--- EXERCISE DESCRIPTION ---
Each line below that contains the word "from" must be copied.

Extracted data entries
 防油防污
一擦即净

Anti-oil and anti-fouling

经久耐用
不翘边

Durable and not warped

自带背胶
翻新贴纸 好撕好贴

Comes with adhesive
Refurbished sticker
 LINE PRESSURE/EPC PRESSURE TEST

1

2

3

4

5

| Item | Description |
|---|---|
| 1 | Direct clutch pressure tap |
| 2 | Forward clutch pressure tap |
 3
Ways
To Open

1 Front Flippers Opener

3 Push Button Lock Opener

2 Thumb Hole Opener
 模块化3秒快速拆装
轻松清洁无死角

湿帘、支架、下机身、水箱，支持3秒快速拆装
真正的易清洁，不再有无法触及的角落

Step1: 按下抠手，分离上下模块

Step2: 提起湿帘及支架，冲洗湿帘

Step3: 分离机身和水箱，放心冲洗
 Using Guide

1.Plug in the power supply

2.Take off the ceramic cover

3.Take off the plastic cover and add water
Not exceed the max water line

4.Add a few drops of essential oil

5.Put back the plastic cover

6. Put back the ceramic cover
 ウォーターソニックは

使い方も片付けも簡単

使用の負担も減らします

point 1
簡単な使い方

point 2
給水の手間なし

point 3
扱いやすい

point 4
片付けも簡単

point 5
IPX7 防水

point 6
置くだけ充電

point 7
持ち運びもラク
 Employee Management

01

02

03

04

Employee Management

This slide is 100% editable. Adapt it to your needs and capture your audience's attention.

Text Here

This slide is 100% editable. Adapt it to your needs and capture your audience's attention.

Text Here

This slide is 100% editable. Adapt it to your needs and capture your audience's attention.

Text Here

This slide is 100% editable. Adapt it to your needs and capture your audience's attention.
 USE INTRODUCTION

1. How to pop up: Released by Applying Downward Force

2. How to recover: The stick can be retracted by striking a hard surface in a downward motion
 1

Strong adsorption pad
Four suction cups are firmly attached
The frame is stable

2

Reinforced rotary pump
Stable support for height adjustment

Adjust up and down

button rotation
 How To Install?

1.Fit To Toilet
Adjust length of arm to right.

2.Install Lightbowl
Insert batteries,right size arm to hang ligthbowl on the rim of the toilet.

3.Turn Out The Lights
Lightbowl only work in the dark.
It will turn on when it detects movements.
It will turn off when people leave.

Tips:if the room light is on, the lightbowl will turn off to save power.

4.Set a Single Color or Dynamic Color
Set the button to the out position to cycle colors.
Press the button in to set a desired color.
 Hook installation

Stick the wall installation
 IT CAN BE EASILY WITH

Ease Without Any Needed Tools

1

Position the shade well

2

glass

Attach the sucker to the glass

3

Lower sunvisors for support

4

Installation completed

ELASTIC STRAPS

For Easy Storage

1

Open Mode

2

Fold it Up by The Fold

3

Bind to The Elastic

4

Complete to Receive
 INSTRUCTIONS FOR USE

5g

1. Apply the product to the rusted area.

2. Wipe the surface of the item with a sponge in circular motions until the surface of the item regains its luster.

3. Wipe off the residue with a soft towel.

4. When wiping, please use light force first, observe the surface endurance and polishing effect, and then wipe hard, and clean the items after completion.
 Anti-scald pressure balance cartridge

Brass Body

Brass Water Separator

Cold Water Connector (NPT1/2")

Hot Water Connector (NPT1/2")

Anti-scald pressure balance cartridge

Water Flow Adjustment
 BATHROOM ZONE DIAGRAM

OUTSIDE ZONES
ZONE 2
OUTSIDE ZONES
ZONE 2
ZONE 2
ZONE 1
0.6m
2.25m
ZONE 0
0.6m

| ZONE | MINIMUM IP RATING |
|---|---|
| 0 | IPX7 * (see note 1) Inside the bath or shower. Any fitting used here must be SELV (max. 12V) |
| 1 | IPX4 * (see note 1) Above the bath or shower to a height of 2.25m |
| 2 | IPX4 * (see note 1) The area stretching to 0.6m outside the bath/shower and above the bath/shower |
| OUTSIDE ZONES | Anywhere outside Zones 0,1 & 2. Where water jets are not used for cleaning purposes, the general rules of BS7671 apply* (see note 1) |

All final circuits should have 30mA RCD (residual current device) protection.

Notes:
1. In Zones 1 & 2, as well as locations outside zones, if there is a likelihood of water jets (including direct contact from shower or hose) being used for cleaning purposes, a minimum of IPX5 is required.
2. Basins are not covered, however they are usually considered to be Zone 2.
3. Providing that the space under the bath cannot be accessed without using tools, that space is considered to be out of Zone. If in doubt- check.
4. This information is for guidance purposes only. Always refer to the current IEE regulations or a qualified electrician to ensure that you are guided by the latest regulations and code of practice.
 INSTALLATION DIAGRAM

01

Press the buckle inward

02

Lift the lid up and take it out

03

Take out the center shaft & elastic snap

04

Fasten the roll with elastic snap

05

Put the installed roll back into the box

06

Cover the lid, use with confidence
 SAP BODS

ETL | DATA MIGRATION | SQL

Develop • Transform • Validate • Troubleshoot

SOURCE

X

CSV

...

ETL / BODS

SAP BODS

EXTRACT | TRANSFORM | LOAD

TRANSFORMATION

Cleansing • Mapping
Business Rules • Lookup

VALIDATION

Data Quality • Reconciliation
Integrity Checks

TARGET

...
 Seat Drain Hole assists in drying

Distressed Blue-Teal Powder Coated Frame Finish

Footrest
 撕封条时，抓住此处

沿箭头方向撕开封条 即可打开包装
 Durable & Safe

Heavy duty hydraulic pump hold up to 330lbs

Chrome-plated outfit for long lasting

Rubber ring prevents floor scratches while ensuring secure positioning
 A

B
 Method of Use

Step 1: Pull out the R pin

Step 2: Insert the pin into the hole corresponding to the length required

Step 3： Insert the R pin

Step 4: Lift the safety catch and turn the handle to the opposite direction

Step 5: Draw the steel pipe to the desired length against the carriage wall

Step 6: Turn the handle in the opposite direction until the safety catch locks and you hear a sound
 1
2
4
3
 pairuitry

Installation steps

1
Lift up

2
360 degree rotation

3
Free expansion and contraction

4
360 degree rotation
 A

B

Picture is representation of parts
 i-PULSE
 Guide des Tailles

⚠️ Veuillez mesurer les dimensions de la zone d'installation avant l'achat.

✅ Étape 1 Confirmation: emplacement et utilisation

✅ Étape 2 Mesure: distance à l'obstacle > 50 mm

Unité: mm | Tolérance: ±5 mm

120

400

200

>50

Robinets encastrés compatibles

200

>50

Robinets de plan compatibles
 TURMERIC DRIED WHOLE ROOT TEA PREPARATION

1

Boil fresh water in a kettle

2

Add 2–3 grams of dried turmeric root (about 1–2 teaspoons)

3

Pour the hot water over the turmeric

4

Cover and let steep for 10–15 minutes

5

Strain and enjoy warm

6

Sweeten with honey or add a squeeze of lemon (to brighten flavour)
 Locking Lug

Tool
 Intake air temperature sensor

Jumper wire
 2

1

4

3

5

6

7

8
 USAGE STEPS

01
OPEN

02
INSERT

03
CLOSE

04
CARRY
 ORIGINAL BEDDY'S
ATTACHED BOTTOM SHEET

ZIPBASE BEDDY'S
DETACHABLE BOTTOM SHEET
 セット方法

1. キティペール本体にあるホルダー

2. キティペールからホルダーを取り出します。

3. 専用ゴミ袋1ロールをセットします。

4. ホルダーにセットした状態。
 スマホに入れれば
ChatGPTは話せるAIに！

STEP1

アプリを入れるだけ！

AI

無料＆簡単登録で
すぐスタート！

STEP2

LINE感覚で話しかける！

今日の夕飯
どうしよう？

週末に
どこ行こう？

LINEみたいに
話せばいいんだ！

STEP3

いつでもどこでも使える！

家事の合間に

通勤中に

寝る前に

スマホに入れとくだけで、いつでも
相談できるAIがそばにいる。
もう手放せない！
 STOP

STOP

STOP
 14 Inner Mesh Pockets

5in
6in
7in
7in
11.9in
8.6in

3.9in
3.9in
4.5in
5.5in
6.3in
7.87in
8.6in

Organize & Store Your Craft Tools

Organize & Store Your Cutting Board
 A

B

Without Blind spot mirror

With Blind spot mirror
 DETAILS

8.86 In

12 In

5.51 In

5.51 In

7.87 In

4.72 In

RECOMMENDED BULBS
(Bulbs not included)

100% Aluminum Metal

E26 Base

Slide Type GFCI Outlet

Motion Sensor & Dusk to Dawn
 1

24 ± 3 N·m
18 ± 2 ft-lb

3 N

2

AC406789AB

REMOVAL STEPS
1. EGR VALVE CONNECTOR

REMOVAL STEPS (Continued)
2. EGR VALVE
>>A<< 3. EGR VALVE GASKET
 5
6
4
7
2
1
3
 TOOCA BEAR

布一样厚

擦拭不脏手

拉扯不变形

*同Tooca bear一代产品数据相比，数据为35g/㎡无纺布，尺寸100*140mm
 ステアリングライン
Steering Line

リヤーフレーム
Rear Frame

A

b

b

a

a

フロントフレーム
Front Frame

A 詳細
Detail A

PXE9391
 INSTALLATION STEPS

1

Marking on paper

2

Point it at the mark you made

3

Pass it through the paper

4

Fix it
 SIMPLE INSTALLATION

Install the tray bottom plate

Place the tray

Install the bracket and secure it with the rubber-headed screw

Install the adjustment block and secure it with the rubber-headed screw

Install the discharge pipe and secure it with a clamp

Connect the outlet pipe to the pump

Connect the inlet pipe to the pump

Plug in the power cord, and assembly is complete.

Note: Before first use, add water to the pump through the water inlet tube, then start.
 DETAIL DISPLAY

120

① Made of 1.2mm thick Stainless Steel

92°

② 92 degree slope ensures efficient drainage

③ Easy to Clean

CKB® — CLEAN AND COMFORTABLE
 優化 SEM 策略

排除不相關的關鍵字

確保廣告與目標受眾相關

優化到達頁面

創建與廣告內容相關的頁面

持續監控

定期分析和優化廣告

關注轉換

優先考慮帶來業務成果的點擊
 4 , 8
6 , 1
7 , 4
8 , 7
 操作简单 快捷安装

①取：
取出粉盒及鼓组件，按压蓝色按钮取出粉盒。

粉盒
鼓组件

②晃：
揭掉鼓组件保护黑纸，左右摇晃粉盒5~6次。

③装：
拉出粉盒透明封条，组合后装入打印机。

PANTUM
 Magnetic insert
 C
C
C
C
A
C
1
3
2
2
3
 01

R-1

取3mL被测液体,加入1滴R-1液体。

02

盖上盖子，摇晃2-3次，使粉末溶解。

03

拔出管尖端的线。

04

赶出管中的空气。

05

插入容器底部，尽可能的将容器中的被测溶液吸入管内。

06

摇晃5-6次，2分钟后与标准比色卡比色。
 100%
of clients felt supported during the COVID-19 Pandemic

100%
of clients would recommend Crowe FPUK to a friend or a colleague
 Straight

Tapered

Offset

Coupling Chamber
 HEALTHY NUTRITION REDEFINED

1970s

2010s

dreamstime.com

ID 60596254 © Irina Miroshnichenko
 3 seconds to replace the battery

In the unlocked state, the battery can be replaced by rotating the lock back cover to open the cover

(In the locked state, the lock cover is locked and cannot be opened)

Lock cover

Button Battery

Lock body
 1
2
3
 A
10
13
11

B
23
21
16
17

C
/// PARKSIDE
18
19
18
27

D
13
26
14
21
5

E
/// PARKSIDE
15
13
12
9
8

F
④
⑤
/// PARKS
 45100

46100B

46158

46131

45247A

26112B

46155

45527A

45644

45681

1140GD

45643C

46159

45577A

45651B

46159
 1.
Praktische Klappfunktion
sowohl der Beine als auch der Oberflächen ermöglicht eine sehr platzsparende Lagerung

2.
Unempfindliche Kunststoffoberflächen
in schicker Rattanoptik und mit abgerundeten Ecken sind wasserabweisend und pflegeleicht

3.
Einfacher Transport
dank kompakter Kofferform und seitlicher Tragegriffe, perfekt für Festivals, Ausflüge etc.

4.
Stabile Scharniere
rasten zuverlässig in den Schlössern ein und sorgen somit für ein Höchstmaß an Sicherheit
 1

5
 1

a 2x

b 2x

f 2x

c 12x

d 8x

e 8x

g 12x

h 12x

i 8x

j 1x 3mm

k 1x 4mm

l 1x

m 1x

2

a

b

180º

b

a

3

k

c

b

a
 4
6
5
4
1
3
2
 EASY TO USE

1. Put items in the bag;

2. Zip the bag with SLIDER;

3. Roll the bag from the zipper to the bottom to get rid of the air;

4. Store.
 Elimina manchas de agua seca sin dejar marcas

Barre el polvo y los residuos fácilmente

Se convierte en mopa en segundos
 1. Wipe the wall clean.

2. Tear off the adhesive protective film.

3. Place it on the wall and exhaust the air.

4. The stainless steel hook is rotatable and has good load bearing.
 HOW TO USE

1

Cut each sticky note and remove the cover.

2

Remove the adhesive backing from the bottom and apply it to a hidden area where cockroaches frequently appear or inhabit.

--- OUTPUT BELOW ---
1. In Zones 1 & 2, as well as locations outside zones, if there is a likelihood of water jets (including direct contact from shower or hose) being used for cleaning purposes, a minimum of IPX5 is required.
3. Roll the bag from the zipper to the bottom to get rid of the air;
Remove the adhesive backing from the bottom and apply it to a hidden area where cockroaches frequently appear or inhabit.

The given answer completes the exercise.